Only the lines that include "大家欢迎" should be copied from the data below.

Raw data
------------------------------------------------------------

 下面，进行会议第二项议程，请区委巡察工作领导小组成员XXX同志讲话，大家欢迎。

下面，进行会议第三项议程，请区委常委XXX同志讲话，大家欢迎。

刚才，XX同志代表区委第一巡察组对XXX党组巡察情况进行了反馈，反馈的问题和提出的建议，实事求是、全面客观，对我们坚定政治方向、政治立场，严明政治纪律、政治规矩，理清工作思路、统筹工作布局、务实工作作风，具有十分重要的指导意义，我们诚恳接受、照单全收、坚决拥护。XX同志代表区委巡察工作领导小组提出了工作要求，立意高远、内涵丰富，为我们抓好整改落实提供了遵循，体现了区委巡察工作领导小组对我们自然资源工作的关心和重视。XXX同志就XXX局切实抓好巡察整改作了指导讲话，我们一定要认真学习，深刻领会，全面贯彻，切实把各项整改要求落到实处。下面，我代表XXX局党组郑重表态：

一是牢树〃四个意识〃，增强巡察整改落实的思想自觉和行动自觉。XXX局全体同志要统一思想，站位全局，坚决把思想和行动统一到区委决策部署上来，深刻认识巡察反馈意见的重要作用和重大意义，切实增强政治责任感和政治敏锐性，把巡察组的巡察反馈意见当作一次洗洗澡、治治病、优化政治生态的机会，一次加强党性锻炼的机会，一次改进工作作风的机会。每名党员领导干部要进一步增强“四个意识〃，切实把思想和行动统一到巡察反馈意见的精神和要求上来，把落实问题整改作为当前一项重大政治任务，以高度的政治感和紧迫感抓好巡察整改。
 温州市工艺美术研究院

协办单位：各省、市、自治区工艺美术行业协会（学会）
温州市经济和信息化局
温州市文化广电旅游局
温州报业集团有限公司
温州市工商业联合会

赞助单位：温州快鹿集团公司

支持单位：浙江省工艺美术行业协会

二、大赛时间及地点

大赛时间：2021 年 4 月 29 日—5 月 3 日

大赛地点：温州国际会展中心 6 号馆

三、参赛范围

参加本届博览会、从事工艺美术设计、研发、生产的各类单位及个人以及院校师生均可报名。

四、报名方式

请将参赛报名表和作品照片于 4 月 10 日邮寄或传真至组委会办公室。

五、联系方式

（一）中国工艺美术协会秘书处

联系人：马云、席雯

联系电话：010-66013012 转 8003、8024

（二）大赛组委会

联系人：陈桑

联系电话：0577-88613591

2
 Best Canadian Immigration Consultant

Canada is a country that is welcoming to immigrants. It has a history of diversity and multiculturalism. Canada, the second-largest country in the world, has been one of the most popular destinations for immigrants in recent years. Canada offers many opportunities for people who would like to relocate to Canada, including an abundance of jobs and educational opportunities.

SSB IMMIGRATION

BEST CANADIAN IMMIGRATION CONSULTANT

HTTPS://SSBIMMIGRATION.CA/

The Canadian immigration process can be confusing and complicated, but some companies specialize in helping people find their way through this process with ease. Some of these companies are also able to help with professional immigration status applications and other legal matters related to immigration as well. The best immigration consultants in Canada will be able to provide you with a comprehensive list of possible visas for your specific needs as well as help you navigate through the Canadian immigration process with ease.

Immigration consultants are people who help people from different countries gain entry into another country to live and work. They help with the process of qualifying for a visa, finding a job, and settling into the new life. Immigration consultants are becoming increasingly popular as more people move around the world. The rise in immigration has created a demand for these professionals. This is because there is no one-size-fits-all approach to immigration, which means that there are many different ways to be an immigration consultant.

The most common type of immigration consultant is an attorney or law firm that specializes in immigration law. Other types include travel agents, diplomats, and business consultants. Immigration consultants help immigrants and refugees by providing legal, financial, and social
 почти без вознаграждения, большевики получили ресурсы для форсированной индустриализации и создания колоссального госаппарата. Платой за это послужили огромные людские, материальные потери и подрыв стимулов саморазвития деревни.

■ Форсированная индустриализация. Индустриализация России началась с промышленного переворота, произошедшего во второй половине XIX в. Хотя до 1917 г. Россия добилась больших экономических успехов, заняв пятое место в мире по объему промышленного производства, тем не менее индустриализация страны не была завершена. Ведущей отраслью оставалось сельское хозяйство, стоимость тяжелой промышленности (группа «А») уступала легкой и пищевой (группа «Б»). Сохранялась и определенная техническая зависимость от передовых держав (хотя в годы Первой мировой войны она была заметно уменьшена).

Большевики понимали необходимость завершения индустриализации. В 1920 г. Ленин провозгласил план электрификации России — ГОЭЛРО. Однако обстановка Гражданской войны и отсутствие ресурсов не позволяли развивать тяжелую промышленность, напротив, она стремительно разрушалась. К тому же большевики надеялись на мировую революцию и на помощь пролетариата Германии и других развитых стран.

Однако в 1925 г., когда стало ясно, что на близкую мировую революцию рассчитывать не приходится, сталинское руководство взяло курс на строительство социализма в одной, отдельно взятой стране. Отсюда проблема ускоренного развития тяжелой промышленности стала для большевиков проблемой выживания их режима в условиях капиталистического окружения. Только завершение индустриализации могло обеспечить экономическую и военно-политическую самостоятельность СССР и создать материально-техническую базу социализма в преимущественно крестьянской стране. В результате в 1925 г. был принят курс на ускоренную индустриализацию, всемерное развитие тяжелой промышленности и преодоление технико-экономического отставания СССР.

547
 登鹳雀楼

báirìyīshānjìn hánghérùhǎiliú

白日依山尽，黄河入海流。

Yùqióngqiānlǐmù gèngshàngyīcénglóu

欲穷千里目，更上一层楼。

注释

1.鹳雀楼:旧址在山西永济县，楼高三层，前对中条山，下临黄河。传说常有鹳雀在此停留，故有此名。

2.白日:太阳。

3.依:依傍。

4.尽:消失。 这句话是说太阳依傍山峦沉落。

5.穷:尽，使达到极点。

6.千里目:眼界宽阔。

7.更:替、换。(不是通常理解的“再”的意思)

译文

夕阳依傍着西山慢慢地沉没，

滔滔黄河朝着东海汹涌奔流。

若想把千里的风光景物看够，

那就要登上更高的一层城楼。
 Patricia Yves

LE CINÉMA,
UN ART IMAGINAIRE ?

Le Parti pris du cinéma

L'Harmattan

------------------------------------------------------------

Task solution
 下面，进行会议第二项议程，请区委巡察工作领导小组成员XXX同志讲话，大家欢迎。
下面，进行会议第三项议程，请区委常委XXX同志讲话，大家欢迎。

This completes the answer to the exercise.